Backend Implementation — Capstone: First AI Product (Chapter 6)

The backend provides the intelligence that makes your product valuable. This chapter covers implementing the server-side components of a local AI product: model integration, data handling, API design, and performance optimization.

Model Integration

Local AI models require different integration patterns than cloud APIs.

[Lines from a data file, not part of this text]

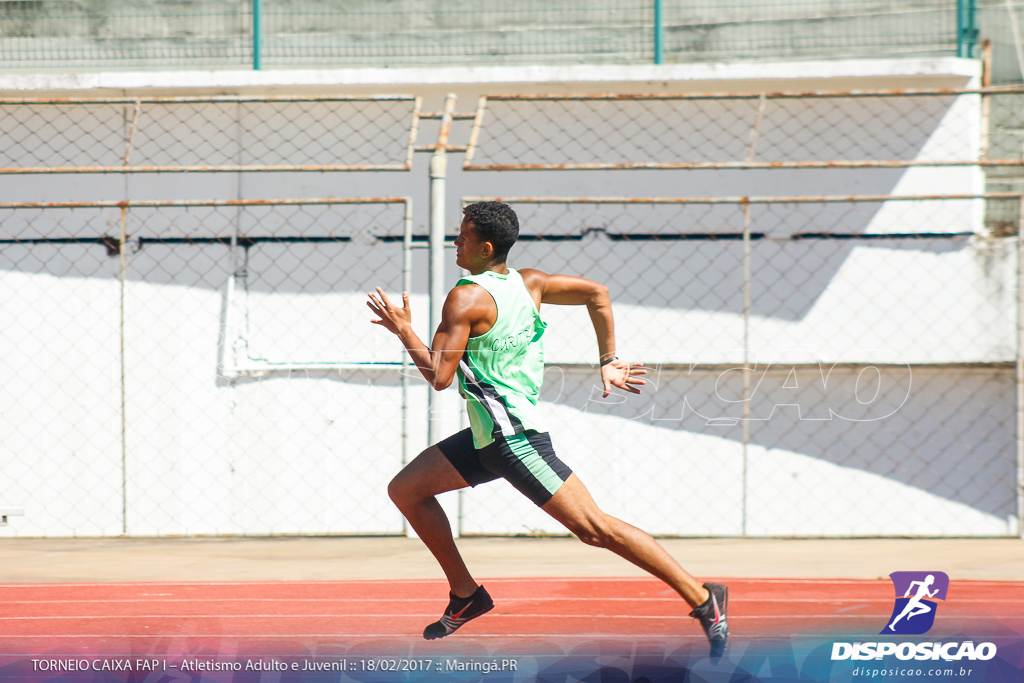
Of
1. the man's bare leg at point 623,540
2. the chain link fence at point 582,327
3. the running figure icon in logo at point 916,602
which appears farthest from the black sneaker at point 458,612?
the chain link fence at point 582,327

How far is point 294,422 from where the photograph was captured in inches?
301

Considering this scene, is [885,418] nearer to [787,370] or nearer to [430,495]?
[787,370]

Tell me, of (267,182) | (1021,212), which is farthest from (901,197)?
(267,182)

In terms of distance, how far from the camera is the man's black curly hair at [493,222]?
154 inches

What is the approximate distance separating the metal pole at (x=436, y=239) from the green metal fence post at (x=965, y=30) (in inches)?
154

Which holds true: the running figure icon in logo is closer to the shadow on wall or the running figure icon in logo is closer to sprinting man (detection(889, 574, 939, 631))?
sprinting man (detection(889, 574, 939, 631))

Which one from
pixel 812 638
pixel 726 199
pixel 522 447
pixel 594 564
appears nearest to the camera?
pixel 522 447

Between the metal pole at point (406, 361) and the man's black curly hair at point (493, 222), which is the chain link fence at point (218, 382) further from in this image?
the man's black curly hair at point (493, 222)

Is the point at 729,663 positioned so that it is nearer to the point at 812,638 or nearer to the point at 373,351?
the point at 812,638

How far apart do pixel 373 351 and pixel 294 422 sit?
0.79m

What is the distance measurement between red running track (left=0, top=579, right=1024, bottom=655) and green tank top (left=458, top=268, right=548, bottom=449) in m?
1.08

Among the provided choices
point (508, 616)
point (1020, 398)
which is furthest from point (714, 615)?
point (1020, 398)

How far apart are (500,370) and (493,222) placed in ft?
1.85

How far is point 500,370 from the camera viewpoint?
390 cm
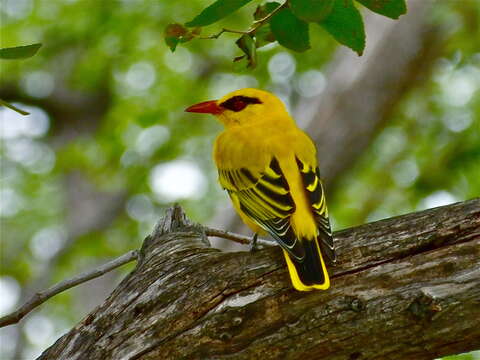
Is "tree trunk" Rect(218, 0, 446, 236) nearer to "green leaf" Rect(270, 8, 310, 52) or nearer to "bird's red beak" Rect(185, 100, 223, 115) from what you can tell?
"bird's red beak" Rect(185, 100, 223, 115)

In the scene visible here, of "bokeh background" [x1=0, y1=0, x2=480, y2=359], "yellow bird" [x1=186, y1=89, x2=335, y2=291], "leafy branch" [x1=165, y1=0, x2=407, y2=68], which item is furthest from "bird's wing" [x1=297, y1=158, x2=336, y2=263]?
"bokeh background" [x1=0, y1=0, x2=480, y2=359]

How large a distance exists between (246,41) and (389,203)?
23.8 ft

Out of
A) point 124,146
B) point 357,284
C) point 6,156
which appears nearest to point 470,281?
point 357,284

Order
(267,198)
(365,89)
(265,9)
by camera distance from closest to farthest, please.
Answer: (265,9) → (267,198) → (365,89)

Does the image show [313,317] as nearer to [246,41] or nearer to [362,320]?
[362,320]

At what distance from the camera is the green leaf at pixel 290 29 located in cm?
254

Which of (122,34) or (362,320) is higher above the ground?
(122,34)

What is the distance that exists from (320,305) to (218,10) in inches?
47.0

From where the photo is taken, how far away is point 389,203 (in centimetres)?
971

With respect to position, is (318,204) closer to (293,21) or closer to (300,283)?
(300,283)

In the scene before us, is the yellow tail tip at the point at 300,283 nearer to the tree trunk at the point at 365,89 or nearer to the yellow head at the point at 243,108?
the yellow head at the point at 243,108

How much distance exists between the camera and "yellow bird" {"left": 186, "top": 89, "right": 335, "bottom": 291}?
3.13 m

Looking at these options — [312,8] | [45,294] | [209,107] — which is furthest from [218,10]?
[209,107]

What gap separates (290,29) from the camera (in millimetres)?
2557
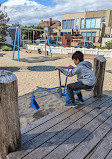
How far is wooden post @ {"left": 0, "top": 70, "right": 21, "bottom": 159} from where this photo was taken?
1504 mm

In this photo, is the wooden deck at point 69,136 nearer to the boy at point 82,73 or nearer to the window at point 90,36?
the boy at point 82,73

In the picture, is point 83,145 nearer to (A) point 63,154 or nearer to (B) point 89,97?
(A) point 63,154

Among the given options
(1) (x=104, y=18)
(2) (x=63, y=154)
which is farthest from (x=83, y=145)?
(1) (x=104, y=18)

You handle model selection, loading, inference optimization, and hardware utilization yourself.

# src/models/inference.py
import torch
from transformers import AutoModelForCausalLM, AutoTokenizer

class LocalModel:
    def __init__(self, model_path: str, device: str = "auto"):
        self.tokenizer = AutoTokenizer.from_pretrained(model_path)
        self.model = AutoModelForCausalLM.from_pretrained(
            model_path,
            torch_dtype=torch.float16,
            device_map=device
        )
    
    def generate(self, prompt: str, max_tokens: int = 256) -> str:
        inputs = self.tokenizer(prompt, return_tensors="pt")
        inputs = {k: v.to(self.model.device) for k, v in inputs.items()}
        
        outputs = self.model.generate(
            **inputs,
            max_new_tokens=max_tokens,
            temperature=0.7,
            do_sample=True
        )
        
        return self.tokenizer.decode(outputs[0], skip_special_tokens=True)

This pattern loads the model once and reuses it across requests. For production, consider model quantization to reduce memory requirements or batching strategies to improve throughput.

API Design

Design APIs that are simple to use correctly and difficult to misuse. Follow REST conventions for resource-oriented interfaces. Use clear endpoint names, consistent response formats, and appropriate HTTP status codes.

# src/api/routes.py
from fastapi import FastAPI, HTTPException
from pydantic import BaseModel

app = FastAPI()

class QueryRequest(BaseModel):
    text: str
    max_results: int = 10

class QueryResponse(BaseModel):
    results: list[dict]
    query: str
    processing_time_ms: float

@app.post("/search", response_model=QueryResponse)
async def search(request: QueryRequest):
    if not request.text.strip():
        raise HTTPException(status_code=400, detail="Query text required")
    
    results = perform_search(request.text, request.max_results)
    return QueryResponse(
        results=results,
        query=request.text,
        processing_time_ms=calculate_time()
    )

Document your API with examples showing successful requests, error cases, and expected response formats.

Data Storage

Local products need local data management. SQLite handles most use cases without external dependencies. For more complex needs, consider SQLite with full-text search extensions or embedded document stores.

# src/data/storage.py
import sqlite3
from contextlib import contextmanager

@contextmanager
def get_db(db_path: str = "data/app.db"):
    conn = sqlite3.connect(db_path)
    conn.row_factory = sqlite3.Row
    try:
        yield conn
    finally:
        conn.close()

def init_schema():
    with get_db() as conn:
        conn.executescript("""
            CREATE TABLE IF NOT EXISTS documents (
                id INTEGER PRIMARY KEY,
                path TEXT UNIQUE,
                content TEXT,
                indexed_at TIMESTAMP DEFAULT CURRENT_TIMESTAMP
            );
            
            CREATE TABLE IF NOT EXISTS search_logs (
                id INTEGER PRIMARY KEY,
                query TEXT,
                results_count INTEGER,
                created_at TIMESTAMP DEFAULT CURRENT_TIMESTAMP
            );
        """)

Performance Considerations

Local AI inference is computationally expensive. Optimize by:

Caching frequent queries and their results
Using smaller models for simple tasks
Loading models once and keeping them in memory
Processing documents in batches when indexing
Using quantization to fit larger models in memory

Measure performance with profiling tools and optimize only the bottlenecks your measurements reveal.